→ GIVEN INSTRUCTION: Rewrite the lines starting at the one that has "Do you think" and ending after the one that has "0.70 meters", substituting "tiled roof" for "copper roof" and keeping everything else the same.

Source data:
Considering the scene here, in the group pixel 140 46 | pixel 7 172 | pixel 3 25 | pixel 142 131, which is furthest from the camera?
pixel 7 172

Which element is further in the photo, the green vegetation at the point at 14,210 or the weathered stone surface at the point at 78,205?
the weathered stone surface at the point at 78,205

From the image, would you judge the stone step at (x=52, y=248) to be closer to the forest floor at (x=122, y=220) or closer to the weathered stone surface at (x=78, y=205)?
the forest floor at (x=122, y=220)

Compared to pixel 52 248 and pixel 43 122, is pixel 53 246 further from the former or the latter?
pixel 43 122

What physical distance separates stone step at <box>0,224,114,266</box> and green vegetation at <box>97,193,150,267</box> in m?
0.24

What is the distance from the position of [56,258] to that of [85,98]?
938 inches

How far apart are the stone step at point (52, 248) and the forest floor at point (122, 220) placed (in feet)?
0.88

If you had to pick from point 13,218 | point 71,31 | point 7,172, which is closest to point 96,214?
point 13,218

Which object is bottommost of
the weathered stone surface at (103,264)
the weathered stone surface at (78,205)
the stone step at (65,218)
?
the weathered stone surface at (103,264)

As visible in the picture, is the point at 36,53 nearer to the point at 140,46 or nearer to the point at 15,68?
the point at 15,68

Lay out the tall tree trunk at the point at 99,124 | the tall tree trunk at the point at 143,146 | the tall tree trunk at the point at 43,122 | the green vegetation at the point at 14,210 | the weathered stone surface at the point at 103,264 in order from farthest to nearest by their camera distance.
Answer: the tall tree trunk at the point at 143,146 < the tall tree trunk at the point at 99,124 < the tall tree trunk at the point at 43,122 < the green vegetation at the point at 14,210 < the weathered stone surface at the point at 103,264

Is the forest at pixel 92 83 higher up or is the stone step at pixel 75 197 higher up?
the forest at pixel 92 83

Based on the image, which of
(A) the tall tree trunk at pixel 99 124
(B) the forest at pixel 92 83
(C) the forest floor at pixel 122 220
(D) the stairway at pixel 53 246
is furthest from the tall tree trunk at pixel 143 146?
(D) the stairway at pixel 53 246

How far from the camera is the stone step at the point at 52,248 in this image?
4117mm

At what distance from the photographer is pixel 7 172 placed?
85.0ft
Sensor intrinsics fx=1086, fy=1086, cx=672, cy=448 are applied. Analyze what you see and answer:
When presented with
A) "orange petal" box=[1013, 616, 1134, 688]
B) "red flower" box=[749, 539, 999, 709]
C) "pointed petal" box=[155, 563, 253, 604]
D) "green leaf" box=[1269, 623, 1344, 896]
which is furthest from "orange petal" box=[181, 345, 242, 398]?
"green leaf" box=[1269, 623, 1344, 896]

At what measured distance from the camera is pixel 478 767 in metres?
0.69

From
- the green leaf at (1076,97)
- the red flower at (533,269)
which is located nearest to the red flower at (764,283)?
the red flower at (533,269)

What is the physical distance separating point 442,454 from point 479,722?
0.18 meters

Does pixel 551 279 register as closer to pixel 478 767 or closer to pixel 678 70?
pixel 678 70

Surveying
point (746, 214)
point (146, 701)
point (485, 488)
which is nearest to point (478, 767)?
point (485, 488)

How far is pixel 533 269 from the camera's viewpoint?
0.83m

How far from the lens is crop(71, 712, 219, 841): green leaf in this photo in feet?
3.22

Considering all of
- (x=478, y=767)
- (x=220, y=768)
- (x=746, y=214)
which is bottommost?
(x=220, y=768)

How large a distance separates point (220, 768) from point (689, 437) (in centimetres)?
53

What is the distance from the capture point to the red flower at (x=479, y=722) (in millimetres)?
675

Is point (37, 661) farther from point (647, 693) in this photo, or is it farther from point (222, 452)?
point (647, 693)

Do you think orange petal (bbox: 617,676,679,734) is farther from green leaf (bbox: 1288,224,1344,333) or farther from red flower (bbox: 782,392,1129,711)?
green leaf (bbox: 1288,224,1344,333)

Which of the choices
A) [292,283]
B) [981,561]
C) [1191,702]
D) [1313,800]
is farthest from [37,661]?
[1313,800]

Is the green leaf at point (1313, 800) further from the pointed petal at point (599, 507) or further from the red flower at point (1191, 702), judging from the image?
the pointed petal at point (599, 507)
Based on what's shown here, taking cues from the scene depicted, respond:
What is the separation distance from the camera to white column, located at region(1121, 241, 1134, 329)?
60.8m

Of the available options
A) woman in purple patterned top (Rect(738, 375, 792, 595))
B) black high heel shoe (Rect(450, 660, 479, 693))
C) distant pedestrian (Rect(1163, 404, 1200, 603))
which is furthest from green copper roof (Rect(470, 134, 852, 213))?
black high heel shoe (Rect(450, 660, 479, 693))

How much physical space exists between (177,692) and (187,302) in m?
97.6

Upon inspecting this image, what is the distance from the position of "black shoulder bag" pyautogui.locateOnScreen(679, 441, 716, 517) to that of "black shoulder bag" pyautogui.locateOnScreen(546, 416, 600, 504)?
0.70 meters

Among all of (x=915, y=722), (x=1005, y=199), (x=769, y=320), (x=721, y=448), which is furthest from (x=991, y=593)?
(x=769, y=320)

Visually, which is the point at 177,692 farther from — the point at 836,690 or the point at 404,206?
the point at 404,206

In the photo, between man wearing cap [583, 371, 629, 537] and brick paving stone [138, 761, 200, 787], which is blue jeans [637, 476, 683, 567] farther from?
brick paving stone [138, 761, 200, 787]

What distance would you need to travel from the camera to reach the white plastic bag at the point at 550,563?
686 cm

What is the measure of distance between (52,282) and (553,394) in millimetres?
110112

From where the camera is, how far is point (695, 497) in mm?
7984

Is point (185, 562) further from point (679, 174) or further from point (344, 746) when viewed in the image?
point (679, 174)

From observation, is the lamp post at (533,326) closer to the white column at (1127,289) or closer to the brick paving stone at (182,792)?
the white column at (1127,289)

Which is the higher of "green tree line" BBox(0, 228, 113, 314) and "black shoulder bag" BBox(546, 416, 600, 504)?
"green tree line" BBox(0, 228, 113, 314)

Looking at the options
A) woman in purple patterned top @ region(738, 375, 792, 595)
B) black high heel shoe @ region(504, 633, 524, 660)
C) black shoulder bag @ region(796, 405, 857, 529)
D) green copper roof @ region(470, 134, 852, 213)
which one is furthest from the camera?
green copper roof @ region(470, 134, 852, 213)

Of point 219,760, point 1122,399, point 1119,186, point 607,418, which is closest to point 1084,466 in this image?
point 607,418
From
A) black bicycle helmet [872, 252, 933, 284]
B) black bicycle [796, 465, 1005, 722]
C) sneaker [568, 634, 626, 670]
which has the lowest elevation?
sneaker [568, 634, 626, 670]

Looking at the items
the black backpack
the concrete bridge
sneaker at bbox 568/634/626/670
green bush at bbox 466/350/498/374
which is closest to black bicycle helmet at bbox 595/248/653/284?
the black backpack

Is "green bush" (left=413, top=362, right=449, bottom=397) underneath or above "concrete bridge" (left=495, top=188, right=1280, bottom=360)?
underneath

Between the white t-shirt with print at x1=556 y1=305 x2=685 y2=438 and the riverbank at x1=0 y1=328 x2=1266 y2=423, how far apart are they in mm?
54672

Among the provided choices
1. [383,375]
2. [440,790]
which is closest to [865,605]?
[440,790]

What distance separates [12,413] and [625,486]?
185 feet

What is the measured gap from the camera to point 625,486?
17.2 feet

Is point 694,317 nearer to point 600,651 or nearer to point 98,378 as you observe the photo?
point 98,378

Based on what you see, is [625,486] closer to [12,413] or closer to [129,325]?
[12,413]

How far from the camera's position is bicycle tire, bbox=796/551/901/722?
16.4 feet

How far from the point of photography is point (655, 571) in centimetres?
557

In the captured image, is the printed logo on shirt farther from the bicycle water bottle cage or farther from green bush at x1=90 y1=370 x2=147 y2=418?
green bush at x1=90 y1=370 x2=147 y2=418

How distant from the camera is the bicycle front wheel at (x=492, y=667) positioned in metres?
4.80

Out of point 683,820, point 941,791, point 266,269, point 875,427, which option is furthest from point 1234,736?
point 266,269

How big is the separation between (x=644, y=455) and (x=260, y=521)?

→ EXERCISE SOLUTION:
Do you think orange petal (bbox: 617,676,679,734) is farther from green leaf (bbox: 1288,224,1344,333) or farther from red flower (bbox: 782,392,1129,711)?
green leaf (bbox: 1288,224,1344,333)

Which of the choices
A) [292,283]
B) [981,561]
C) [1191,702]
D) [1313,800]
is farthest from [37,661]?
[1313,800]

Is the green leaf at point (1313, 800) further from the pointed petal at point (599, 507) or further from the red flower at point (1191, 702), judging from the image?
the pointed petal at point (599, 507)
Based on what's shown here, taking cues from the scene depicted, respond:
What is the separation distance from the camera to white column, located at region(1121, 241, 1134, 329)?
60.8m

Of the available options
A) woman in purple patterned top (Rect(738, 375, 792, 595))
B) black high heel shoe (Rect(450, 660, 479, 693))
C) distant pedestrian (Rect(1163, 404, 1200, 603))
which is furthest from green tiled roof (Rect(470, 134, 852, 213))?
black high heel shoe (Rect(450, 660, 479, 693))

How much physical space exists between (177,692) and (187,302) in m?
97.6

Upon inspecting this image, what is the distance from the position of "black shoulder bag" pyautogui.locateOnScreen(679, 441, 716, 517) to that of "black shoulder bag" pyautogui.locateOnScreen(546, 416, 600, 504)?
0.70 meters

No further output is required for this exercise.